Des carrières irrégulières et plus longues, des seniors actifs plus nombreux, un report du départ à la retraite qui fait débat, l’allongement de la vie professionnelle (AVP) devient un sujet de plus en plus stratégique pour les entreprises. Pour Richard Abadie, directeur général de l’Anact, il est temps de sortir d’une logique curative et courtermiste si on veut mieux anticiper les enjeux liés à la gestion des âges.
Quels sont les principaux défis des entreprises face à l’AVP ?
Au moment de partir en retraite, près de 50% des salariés de 62 ans ne sont déjà plus en emploi ; ils sont au chômage, en invalidité, inactifs, ou encore inscrits dans des dispositifs de maladies longue durée. L’allongement de la durée des carrières professionnelles et le maintien en emploi des salariés âgés restent donc de véritables enjeux. D’autant plus que certaines situations de travail connues pour présenter des risques spécifiques continuent de progresser. On pense notamment au travail de nuit ou en horaires décalées, ou au travail répétitif sous contraintes de temps.

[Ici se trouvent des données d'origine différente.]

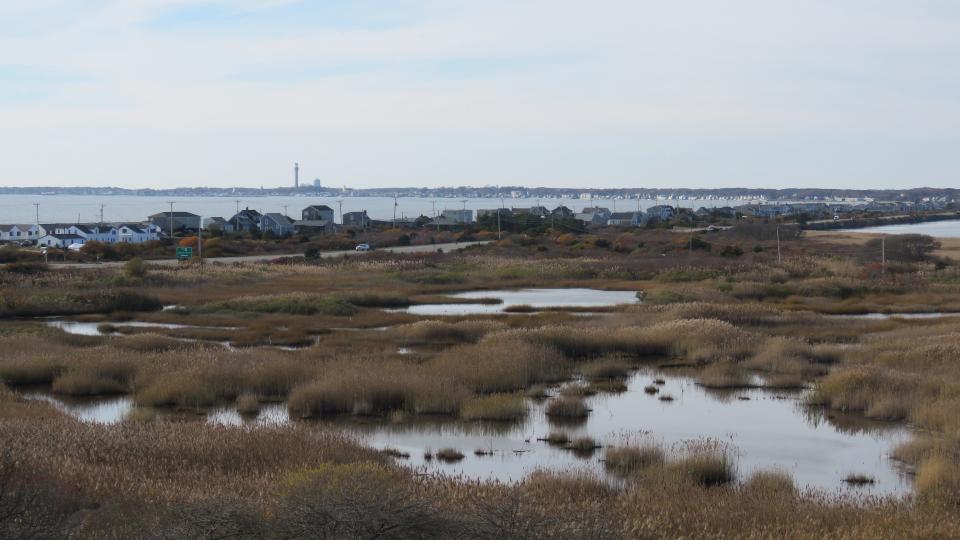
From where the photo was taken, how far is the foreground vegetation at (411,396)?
39.4 ft

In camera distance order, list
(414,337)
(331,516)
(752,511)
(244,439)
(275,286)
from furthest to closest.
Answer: (275,286) < (414,337) < (244,439) < (752,511) < (331,516)

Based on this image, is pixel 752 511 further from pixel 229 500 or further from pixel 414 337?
pixel 414 337

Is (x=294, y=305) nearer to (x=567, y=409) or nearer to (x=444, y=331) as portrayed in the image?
(x=444, y=331)

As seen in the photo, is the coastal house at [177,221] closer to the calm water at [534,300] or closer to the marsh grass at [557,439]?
the calm water at [534,300]

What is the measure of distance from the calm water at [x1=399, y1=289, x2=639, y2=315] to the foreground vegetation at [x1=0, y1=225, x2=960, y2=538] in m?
1.75

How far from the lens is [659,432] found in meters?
22.5

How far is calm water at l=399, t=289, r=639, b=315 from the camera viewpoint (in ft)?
162

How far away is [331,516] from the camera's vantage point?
1102 centimetres

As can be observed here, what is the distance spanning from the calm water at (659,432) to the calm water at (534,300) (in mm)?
22214

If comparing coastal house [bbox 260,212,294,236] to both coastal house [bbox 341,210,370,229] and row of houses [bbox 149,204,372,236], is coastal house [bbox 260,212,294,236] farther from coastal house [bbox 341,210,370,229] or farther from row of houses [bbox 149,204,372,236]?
coastal house [bbox 341,210,370,229]

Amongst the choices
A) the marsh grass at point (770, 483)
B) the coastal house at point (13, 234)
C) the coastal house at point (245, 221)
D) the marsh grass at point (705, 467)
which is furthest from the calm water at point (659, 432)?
the coastal house at point (245, 221)

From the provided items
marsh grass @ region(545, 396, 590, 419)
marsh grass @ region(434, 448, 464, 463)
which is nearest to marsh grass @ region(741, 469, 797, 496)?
marsh grass @ region(434, 448, 464, 463)

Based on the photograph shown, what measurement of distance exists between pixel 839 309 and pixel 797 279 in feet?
49.2

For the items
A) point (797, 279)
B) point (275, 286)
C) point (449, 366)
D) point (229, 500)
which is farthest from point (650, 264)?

On sait que ce sont les trajectoires des personnes, leur état de santé et les conditions de travail qui favorisent en grande partie- ou pas – leur maintien en emploi. C’est donc bien à une action visant à améliorer les situations du travail qu’il faut s’atteler dans les entreprises.
Comment aider les seniors à rester actifs dans leur 2ème partie de carrière?

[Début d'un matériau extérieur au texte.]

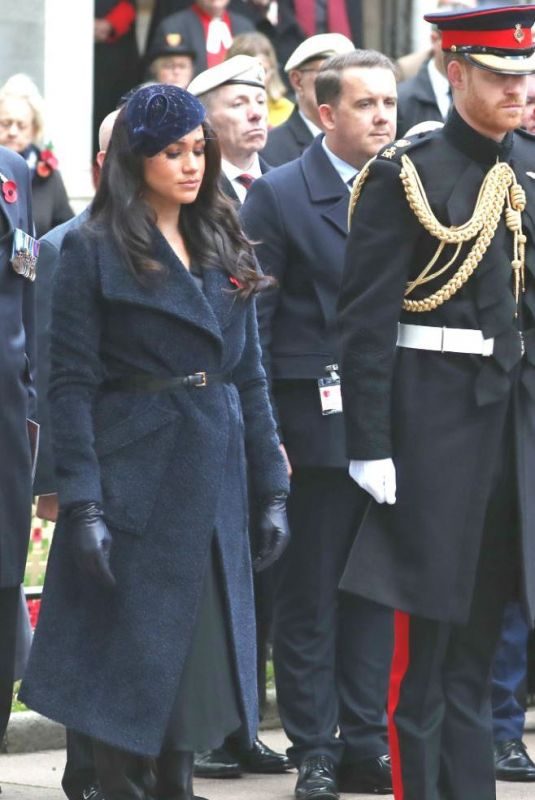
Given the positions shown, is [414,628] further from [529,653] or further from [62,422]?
[529,653]

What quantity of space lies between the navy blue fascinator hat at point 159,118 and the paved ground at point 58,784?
2.02 meters

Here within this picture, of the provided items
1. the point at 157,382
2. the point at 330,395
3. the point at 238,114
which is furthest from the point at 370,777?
the point at 238,114

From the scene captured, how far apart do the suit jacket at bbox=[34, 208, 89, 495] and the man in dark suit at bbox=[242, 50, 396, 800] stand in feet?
2.16

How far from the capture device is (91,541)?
4.95m

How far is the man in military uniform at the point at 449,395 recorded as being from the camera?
521 cm

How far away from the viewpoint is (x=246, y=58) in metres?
7.27

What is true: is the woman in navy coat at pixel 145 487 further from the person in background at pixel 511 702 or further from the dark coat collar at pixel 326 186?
the person in background at pixel 511 702

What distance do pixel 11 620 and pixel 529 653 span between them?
2.25 m

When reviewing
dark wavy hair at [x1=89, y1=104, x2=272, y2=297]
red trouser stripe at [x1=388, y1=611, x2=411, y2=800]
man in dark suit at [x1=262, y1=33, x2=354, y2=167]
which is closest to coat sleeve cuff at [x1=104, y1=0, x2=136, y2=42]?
man in dark suit at [x1=262, y1=33, x2=354, y2=167]

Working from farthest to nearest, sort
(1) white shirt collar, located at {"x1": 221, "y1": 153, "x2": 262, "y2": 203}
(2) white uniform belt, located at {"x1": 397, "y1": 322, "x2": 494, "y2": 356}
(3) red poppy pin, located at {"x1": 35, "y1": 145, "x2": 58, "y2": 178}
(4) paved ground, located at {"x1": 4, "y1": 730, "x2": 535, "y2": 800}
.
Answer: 1. (3) red poppy pin, located at {"x1": 35, "y1": 145, "x2": 58, "y2": 178}
2. (1) white shirt collar, located at {"x1": 221, "y1": 153, "x2": 262, "y2": 203}
3. (4) paved ground, located at {"x1": 4, "y1": 730, "x2": 535, "y2": 800}
4. (2) white uniform belt, located at {"x1": 397, "y1": 322, "x2": 494, "y2": 356}

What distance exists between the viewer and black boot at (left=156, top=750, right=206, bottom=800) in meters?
5.07

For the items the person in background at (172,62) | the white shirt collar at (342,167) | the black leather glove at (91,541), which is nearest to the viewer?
the black leather glove at (91,541)

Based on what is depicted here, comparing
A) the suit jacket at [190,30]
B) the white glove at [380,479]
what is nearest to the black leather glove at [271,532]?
the white glove at [380,479]

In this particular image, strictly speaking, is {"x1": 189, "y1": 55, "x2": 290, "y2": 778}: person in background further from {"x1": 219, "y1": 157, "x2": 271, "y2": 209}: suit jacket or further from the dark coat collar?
the dark coat collar
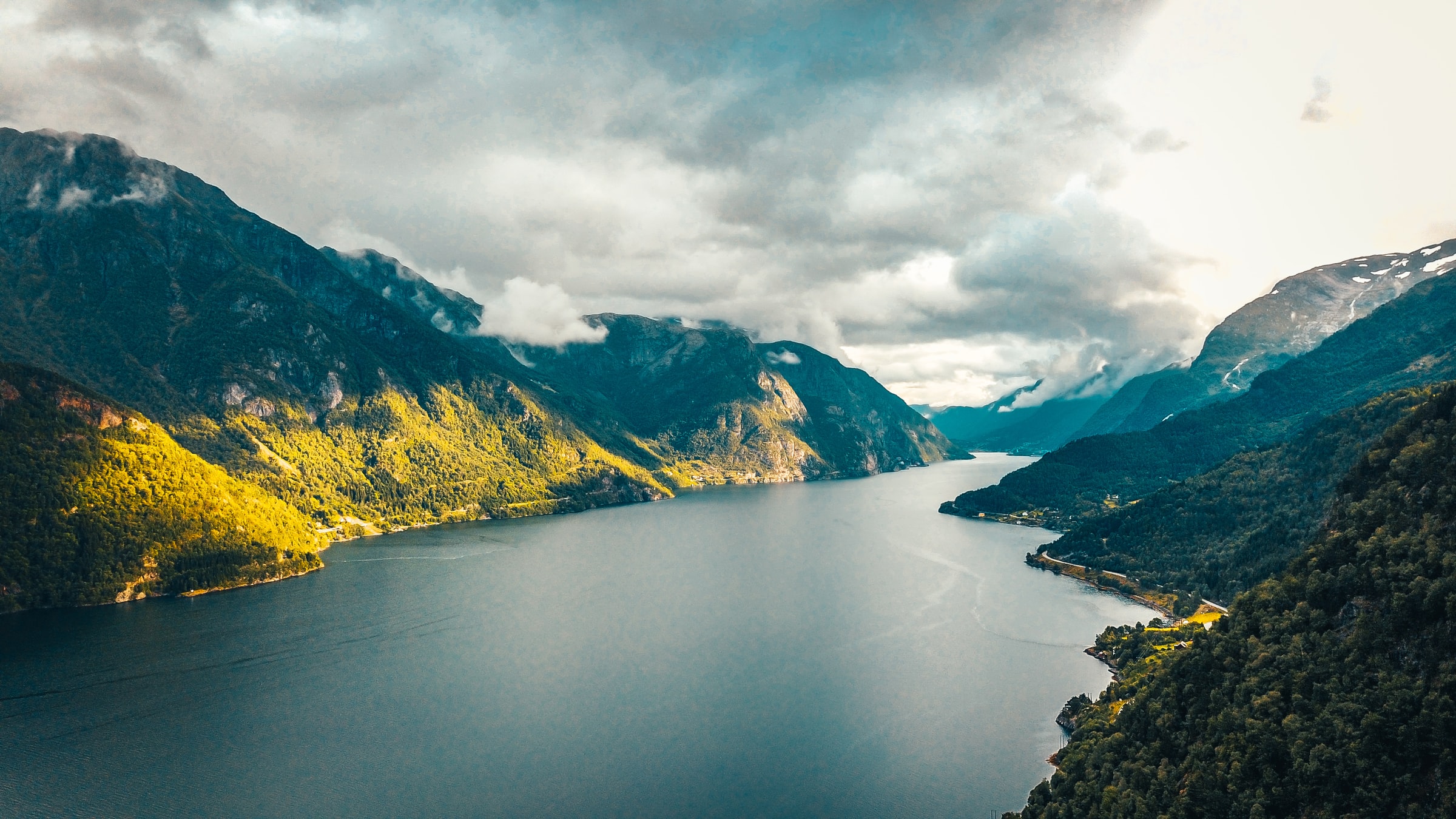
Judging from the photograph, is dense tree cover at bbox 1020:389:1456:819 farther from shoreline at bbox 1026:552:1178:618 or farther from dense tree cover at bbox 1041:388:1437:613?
shoreline at bbox 1026:552:1178:618

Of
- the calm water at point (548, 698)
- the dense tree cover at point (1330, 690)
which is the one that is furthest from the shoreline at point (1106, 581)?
the dense tree cover at point (1330, 690)

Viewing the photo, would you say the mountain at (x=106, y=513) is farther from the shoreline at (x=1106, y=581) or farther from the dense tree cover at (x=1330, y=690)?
the shoreline at (x=1106, y=581)

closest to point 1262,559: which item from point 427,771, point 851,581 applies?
point 851,581

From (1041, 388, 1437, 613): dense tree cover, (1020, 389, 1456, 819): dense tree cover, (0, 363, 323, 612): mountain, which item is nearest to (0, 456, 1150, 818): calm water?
(0, 363, 323, 612): mountain

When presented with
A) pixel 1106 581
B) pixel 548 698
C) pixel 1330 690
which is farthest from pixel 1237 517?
pixel 548 698

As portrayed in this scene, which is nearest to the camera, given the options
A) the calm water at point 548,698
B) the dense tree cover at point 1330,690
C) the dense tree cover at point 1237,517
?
the dense tree cover at point 1330,690

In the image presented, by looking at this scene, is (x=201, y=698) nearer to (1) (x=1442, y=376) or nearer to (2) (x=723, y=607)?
(2) (x=723, y=607)

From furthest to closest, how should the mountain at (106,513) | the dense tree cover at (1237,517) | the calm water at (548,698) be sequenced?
the mountain at (106,513) < the dense tree cover at (1237,517) < the calm water at (548,698)
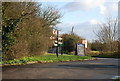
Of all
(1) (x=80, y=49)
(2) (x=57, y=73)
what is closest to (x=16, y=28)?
(2) (x=57, y=73)

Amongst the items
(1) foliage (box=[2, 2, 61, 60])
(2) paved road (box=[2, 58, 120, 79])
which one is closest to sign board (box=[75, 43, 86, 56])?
(1) foliage (box=[2, 2, 61, 60])

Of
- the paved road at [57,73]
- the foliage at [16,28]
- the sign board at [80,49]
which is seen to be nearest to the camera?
the paved road at [57,73]

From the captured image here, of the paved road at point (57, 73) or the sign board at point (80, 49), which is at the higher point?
the sign board at point (80, 49)

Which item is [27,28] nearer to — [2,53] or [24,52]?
[24,52]

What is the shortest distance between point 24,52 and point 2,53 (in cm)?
272

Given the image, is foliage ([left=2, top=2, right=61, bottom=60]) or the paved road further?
foliage ([left=2, top=2, right=61, bottom=60])

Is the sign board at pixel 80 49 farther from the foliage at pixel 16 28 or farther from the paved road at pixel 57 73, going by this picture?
the paved road at pixel 57 73

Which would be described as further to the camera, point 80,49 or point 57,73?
point 80,49

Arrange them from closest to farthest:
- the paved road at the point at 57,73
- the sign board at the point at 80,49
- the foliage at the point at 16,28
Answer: the paved road at the point at 57,73 < the foliage at the point at 16,28 < the sign board at the point at 80,49

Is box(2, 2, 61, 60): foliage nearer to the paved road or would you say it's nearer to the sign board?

Il faut d’abord s’assurer que les salariés âgés bénéficient effectivement des mesures existantes dans l’entreprise en faveur de la santé au travail et de la construction de véritables parcours professionnels. Si ce n’est pas le cas, des actions spécifiques peuvent être prises : communiquer sur les actions de prévention, s’assurer que les postes sont ouverts, adapter les modalités de formation à tous les âges….

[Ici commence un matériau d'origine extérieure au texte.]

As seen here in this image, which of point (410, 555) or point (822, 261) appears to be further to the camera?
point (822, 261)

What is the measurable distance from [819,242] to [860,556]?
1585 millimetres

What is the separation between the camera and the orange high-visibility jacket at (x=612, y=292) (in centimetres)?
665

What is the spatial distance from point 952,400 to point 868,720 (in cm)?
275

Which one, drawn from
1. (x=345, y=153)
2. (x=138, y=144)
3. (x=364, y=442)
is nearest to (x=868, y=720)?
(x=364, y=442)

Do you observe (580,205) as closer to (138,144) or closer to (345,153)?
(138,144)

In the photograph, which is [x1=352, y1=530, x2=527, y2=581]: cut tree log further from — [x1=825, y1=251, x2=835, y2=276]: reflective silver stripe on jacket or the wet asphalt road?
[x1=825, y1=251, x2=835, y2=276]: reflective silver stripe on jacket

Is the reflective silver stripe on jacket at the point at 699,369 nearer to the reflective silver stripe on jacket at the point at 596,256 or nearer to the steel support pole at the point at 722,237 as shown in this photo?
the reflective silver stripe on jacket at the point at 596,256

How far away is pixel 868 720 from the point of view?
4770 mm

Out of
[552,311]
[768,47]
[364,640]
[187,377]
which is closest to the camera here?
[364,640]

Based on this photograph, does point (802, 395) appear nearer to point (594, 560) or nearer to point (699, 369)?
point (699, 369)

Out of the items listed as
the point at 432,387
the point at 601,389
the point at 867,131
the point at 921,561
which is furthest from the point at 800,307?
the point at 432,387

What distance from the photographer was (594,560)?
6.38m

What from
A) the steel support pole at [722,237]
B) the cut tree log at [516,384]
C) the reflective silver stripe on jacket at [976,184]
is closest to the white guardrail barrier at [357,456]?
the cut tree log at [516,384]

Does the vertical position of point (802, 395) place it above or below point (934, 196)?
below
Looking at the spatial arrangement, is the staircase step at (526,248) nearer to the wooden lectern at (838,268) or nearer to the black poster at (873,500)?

Pour faire des collaborateurs les acteurs de leur santé au travail et de leurs parcours professionnels, il convient de les associer à la définition et à la mise en place de ces actions.
Ils ont des choses à dire sur ce qui peut améliorer la façon de travailler, la santé au travail, et permettre ainsi de maintenir l’employabilité…
Selon notre étude, seul 1 dirigeant sur 5 indique agir pour faciliter l’AVP. Comment favoriser le passage à l’acte ?
La nécessité de favoriser l’attractivité, de maintenir les savoir-faire, de limiter l’absentéisme peuvent constituer de puissants leviers pour agir. En repérant ce qui se fait dans d’autres établissements, certaines entreprises prennent conscience qu’on peut sortir de la recherche de solutions au cas par cas en urgence face à des problèmes d’inaptitudes, d’arrêt maladie ou encore d’employabilité et agir plus en amont sur les causes : des situations de travail particulièrement difficiles physiquement ou psychiquement, le manque d’autonomie dans le travail, l’absence de perspectives professionnelles …
Quels conseils donneriez-vous pour préparer le mieux possible à l’AVP ?
Il faut aider les entreprises à sortir d’une logique curative à court terme pour développer des mesures préventives en matière de santé au travail et de construction de véritables parcours professionnels ; avec le double objectif de limiter les situations d’inaptitude chez les salariés vieillissants ainsi que l’usure prématurée des plus jeunes.
Limiter la pénibilité et les expositions à des situations de travail difficiles, disposer d’un éventail de postes de travail adaptés aux salariés en situation de fragilités, permettre aux salariés de développer leurs compétences tout au long de la carrière, mieux les associer aux projets de transformation sont quelques pistes d’actions utiles pour agir en ce sens.
Comment l’ANACT aide les entreprises sur ce thème ?
Nous avons accompagné de nombreuses entreprises sur les questions de l’allongement de la vie professionnelle dans le cadre de partenariat avec la Cnamts, la Cnav, mais aussi avec des branches professionnelles. Les outils et méthodes du réseau Anact-Arat sont accessibles pour les entreprises qui veulent passer à l’action. Nous développons également des projets visant à favoriser le maintien en emploi des personnes en situation de fragilités, par exemple des salariés atteints de maladies chroniques évolutives ou de cancer, en partenariat avec l’Inca notamment. Autant de sujets qui sont eux aussi liés à l’allongement de la vie professionnelle.